The falling leaves are getting troublesome to those persons who desire to keep clean front yards, and are in the habit of sweeping their yards, and destroying the refuse; but their trouble is made double by these persons who seldom clean their yards; or if they sweep them the leaves remain along the streets, and are blown back, and over persons clean walks. Besides, these front walks which are seldom swept, present a bad looking spectacle, in contrast with the clean walks of the neighbors nearby. This was notable last Sunday.

Mr. and Mrs. J. B. Welch visited Beaver Dam Church yard on Sunday to view the last resting place of Mrs. Welch’s parents.

On Monday H. K. Wagamon began to tear down the chimney in the property, lately purchased, on Federal Street, and making other preparations toward its repair.

Thomas B. Ingram has commenced to remove his back buildings preparatory to removing the front one back some distance from the street.

As the noon train of Monday, which is a mixed train, was trying to switch off a couple of cars, the switch was turned to soon, or not soon enough, and the forward wheels of one of the freight cars were on the main track and the hind ones on the switch, or vice versa, and one of the cars was overturned, and it required the most of the afternoon to get the road in order for travel again. We are aware this explanation of the occurrence is about as clear as mud, but it’s the best our information gives us, and it all happened at Milton.

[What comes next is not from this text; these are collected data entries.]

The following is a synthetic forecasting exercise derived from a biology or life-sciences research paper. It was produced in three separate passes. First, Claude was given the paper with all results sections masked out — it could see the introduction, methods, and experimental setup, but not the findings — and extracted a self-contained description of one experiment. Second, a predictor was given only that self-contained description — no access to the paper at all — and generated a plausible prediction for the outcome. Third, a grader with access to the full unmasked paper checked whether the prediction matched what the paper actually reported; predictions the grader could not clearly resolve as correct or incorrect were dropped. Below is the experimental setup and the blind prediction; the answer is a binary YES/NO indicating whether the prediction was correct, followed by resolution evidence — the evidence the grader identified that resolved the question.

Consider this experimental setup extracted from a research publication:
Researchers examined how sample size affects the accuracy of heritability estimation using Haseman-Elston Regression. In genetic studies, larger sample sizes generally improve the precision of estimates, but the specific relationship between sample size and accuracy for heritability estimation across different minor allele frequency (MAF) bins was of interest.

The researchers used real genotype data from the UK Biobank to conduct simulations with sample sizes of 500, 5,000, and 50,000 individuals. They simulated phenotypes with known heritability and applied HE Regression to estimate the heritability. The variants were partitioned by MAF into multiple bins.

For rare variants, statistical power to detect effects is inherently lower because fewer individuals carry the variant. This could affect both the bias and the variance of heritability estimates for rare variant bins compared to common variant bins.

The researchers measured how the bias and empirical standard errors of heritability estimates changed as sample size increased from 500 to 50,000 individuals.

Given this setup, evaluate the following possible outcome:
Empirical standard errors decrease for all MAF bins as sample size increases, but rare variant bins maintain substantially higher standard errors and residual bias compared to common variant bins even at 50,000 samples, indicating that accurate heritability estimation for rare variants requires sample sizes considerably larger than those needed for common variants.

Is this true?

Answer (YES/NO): YES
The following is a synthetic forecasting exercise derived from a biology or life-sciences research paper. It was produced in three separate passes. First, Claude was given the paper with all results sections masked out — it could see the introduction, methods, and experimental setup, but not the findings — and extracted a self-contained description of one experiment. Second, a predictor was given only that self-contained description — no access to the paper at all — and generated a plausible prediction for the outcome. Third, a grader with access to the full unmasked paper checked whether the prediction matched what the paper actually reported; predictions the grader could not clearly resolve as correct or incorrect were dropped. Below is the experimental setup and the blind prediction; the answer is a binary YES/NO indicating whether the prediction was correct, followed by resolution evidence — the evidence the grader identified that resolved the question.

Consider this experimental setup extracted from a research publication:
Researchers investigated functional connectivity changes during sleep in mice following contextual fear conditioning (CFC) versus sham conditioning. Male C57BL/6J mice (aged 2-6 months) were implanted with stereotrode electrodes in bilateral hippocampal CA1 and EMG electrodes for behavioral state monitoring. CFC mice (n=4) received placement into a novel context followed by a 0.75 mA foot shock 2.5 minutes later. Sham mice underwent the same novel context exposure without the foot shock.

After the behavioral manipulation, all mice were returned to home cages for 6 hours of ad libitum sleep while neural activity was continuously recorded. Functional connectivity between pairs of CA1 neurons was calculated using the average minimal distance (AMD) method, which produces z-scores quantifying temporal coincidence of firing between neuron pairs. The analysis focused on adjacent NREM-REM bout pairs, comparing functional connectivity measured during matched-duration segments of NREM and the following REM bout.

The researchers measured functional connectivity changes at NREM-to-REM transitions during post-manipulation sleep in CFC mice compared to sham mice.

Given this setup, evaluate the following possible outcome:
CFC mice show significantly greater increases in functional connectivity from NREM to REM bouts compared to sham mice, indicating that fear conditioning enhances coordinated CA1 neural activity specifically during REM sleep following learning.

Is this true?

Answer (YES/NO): NO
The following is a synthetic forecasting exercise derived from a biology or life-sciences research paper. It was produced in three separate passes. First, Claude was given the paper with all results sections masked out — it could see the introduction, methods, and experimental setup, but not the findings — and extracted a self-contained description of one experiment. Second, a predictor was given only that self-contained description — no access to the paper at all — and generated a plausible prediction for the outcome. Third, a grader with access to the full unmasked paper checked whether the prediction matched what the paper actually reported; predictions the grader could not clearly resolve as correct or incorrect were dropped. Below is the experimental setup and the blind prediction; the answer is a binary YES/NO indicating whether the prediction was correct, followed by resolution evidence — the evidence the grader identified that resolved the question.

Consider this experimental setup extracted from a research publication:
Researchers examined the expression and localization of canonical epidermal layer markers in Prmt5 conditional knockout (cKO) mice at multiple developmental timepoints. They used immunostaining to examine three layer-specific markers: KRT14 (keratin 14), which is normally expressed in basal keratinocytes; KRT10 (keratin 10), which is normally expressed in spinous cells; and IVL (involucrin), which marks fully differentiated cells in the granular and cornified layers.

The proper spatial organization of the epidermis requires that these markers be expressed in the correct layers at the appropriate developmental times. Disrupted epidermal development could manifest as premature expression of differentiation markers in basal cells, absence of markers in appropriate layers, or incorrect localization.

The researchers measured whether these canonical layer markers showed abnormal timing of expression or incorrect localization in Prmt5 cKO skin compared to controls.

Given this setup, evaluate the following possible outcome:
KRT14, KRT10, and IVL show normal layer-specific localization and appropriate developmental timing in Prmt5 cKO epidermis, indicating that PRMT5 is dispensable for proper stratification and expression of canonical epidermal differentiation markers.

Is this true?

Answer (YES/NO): NO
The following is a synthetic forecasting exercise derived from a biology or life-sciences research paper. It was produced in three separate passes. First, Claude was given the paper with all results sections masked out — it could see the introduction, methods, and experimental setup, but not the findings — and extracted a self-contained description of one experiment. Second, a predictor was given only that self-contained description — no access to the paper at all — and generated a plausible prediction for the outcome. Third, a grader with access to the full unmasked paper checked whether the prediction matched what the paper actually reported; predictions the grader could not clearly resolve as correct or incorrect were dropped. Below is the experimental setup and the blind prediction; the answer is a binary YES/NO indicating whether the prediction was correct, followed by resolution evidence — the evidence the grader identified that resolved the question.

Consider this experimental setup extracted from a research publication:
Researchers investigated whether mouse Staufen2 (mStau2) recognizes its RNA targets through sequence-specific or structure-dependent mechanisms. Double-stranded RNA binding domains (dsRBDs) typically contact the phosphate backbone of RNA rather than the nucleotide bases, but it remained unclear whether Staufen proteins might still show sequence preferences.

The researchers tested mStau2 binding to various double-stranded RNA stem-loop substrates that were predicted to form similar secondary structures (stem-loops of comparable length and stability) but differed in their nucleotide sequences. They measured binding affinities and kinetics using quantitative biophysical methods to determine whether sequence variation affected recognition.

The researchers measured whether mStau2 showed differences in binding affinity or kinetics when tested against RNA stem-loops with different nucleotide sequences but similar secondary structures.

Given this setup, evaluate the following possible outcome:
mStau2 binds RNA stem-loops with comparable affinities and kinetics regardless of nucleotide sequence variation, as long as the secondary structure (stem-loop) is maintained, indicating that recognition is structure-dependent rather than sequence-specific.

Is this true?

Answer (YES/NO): YES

D. A. Conner left on Tuesday to spend a few days in Wilmington.


[i] This may have come from the popular serialized novel The Gipsy’s Prophecy, by Emma Dorothy Eliza Southworth (1819 – 1899), the most popular American novelist in the latter part of the 19th century and a supporter of social change and women’s rights. One of her characters says, “No, sweet Alice, I am not taking you back to the parsonage.”

[ii] There was no such thing in Milton; the Court of Cassation is the highest level of appellate court in France and Belgium. It is the “court of public opinion” that the writer is referring to. The issue of Sabbath observance was a contentious one in Milton at that time.

[iii] According to Wikipedia, a “hobble skirt” was a skirt with a narrow enough hem to significantly impede the wearer’s stride, and was a short-lived fashion trend around the turn of the 19th to the 20th century and the early 1910s. Every so often, someone has tried to reintroduce this style. A good (if extreme) modern example would be Morticia’s black dress on the ‘60s comedy series The Addams Family.